Figure 7.. IL-20 induces NQO1 expression in hepatocytes by activating ERK/NRF2 and p38/NRF2 signaling via the binding of IL-22R1/IL-20R2.

(A) Silencing of different IL-20 receptors in AML12 cells or primary hepatocytes was followed by serum-starvation for 1h, and treatment with IL-20 (50 ng/ml) for 4h. Western blot analysis and quantification of NQO1 expression. (B) Serum-starved primary hepatocytes were treated with IL-20 (100 ng/ml) or IL-22 (50 ng/ml) for the indicated time points. Western blot analyses of various proteins. (C) Serum-starved AML12 cells were treated with IL-20 (50 ng/ml) for the indicated time points. Western blot analysis and quantification of NRF2 expression (top panel). NRF2 nuclear translocation was analyzed by NRF2 immunofluorescence staining (lower panel). Representative images of NRF2 (green) and nuclei (blue) are shown. (D) Serum-starved AML12 cells or primary hepatocytes were pretreated with ERK1/2 inhibitor (PD98059, 50 μM), JNK inhibitor (SP600125, 50 μM), or p38 MAPK inhibitor (LY2228820, 2 μM) for 1h, and then stimulated with IL-20 (50 ng/ml) for 4h. Western blot analysis and quantification of NQO1 expression. Values represent means ± SEM from three to four independent experiments. *P< 0.05, **P< 0.01, ***P< 0.001.

Figure 8.. Hepatic expression and correlation of IL1B, IL20, and IκBζ-target genes in SAH patients.

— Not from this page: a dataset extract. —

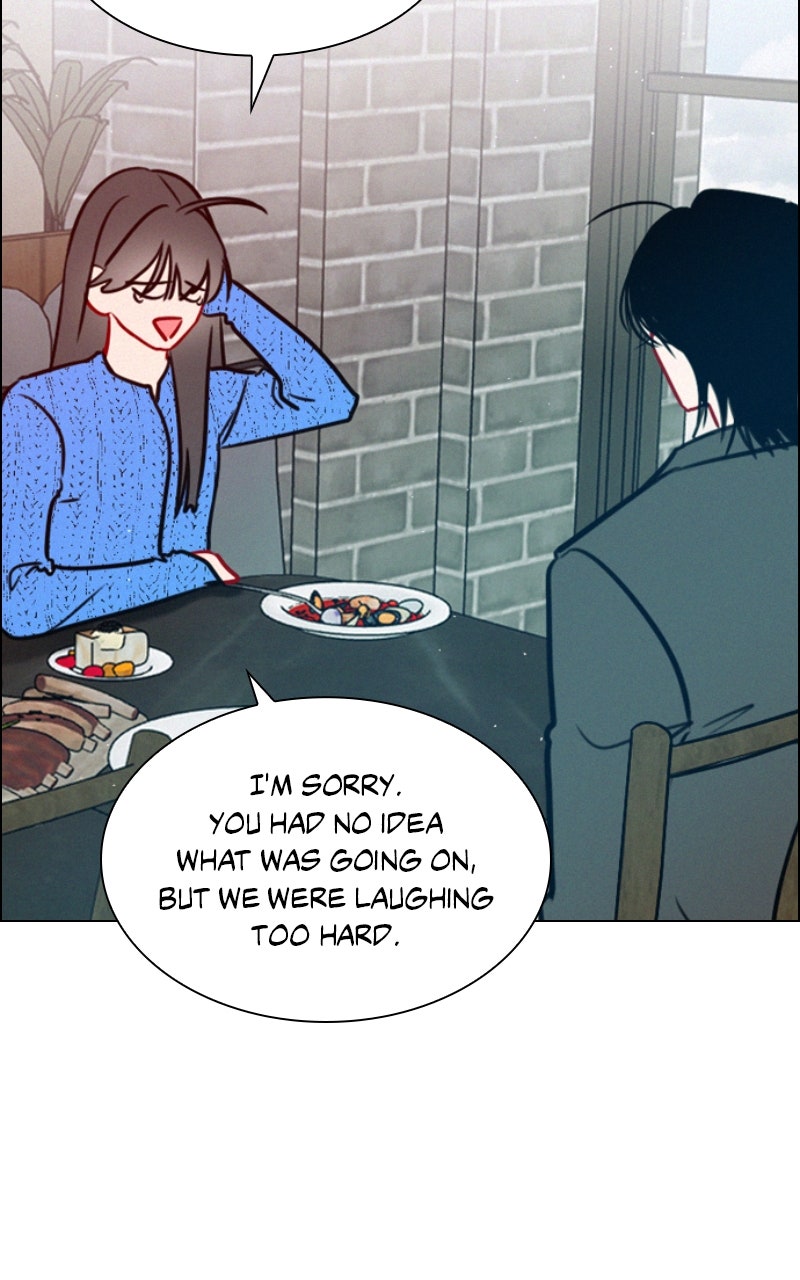 Return to My Dark Past Episode 38 page 16 -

Human liver samples from healthy controls (HC, n=16), severe alcoholic hepatitis (SAH, n=20), and alcohol/HCV cirrhosis (Cirrhosis, n=28) were used. (A) RT-qPCR analyses. (B) A positive correlation of IL1B with IκBζ-target genes in human liver samples. (C) RT-qPCR analyses of IL-20 and NQO1 mRNA levels and a positive correlation of IL-20 with NQO1 in human liver samples. Values in panels A, C represent means ± SD. *P< 0.05, **P< 0.01, ***P< 0.001. (D) The schematic model depicting IL-20 exacerbates acute hepatitis and bacterial infection by downregulating IκBζ-target genes in hepatocytes. Under inflammatory conditions, inflammatory cells release various cytokines including IL-1β and IL-20. IL-1β induces IκBζ expression in hepatocytes and subsequently elevates its target genes including Il6 and Lcn2, which exert hepatoprotective function and limit bacterial infection. Meanwhile, IL-20 induces hepatic NQO1 expression by activating ERK/NRF2 and p38/NRF2 signaling pathway via the binding of IL-22R1/IL-20R2. The elevated NQO1 accelerates liver injury and bacterial infection by promoting IκBζ degradation and subsequent downregulation of IκBζ-target gene expression in hepatocytes.